**The tasks**
- a) In the passage on Warhol, do the following statements agree with the text? (i) The Double Elvis at the Tate shows two images of the star side by side. (ii) The two silkscreened images in that Double Elvis are inked equally. (iii) The late camouflage paintings allude ironically to modernist abstraction. For each statement, answer yes or no and quote the deciding words.
- b) Reproduce the stretch of the passage on Warhol from "What if Warhol cared? This" through "all about ‘surface’.", without altering any wording or punctuation.
- c) Pick up the passage on Warhol after its final sentence and continue it.

What if Warhol Cared? asks David Hopkins

What if Warhol cared? This question has been bubbling under for some time, not least in writings by Critics such as Thomas Crow and Hal Foster. His late ‘camouflage’ paintings, an enormous example of which appears in Tate Modern’s current Warhol exhibition, seem to ironise his own contention that both he and his works were all about ‘surface’.

Just as the colour in his early silkscreen paintings of celebrities such as Elizabeth Taylor seems to be an equivalent for cosmetics, so his later ‘camouflage’ pictures, which allude ironically to modernist abstraction, seem to imply a presence behind or beneath the surface. So, contra Fredric Jameson, did Warhol secretly adhere to a ‘depth model’ of the artist? And was he more concerned, more socially engaged, than conventional wisdom has it?

The evidence for a hidden Warhol – someone who was hardly the ‘machine’ he aspired to be – grows all the time. At the Tate there is a Double Elvis, in silver, in which two images of the gun-wielding star are presented side by side. One of the silkscreened images is much more heavily inked than the other and thus darker in tone, notably in the area of the star’s face. Given that a year later Warhol chose to use photographs of race riots in the American South as his subject, it seems likely that he was drawing attention to the black roots of Elvis’s cultural identity. l want to argue that Warhol didn’t simply register social spectacle impersonally, he passed comment on it. The reason this is often downplayed is that his means of doing so were disarmingly economical. Keep the basic image neutral, but overlay photographs of an electric chair with lavender or scalding-hot red. Let the ink supply run out in a sequence of Marilyns. There was no desire here for grand statements. Perhaps he tried to envisage emotions as a machine might – or someone from another (colder) planet – but the irony was there for a purpose.

**Given information**
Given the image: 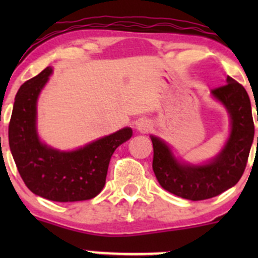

**Results by task**
- a)
(i) Yes: "two images of the gun-wielding star are presented side by side"
(ii) No: "One of the silkscreened images is much more heavily inked than the other"
(iii) Yes: "which allude ironically to modernist abstraction"

- b)
What if Warhol cared? This question has been bubbling under for some time, not least in writings by Critics such as Thomas Crow and Hal Foster. His late ‘camouflage’ paintings, an enormous example of which appears in Tate Modern’s current Warhol exhibition, seem to ironise his own contention that both he and his works were all about ‘surface’.

- c)
If, deep-down, Warhol cared, it can also be shown that he was not quite as hung-up on up-to-the minute 60s consumerism as is often assumed. In fact he was frequently nostalgic, even anachronistic in his choice of imagery. His ‘Campbell’s Soup Can’ paintings bore a label design which had remained the same for 50 years. Indeed the older, reliable, design was chosen precisely at a time when the product was being re-marketed. Something similar applied to his paintings of Coca Cola bottles; cans were just about to take over. More than anything, it appears that it is Warhol’s historicism rather than his contemporaneity (in terms of the 60s), which now begs to be addressed. For one thing we could actually interpret some of his early 60s works – pre-eminently the ‘Disasters’ – as an oblique nod to history painting. Ironically, though, Warhol never deals with epoch-making events head-on. The assassination of Kennedy, for instance, is registered through Warhol’s relentless fixation on Jackie Kennedy’s grief. In many ways it is the unknowns in Warhol’s pictures who are given the status of key players in historical tableaux: suicides, food poisoning victims, car accident casualties.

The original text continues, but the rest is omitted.